- To do -
Please set out the lines of the records below as a numbered list, omitting any blank lines.

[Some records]
━━━━━━━━━━━━━━━━━━━━
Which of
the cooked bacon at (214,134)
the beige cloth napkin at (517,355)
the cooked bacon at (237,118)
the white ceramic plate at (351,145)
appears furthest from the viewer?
━━━━━━━━━━━━━━━━━━━━
- Correct response -
1. Which of
2. the cooked bacon at (214,134)
3. the beige cloth napkin at (517,355)
4. the cooked bacon at (237,118)
5. the white ceramic plate at (351,145)
6. appears furthest from the viewer?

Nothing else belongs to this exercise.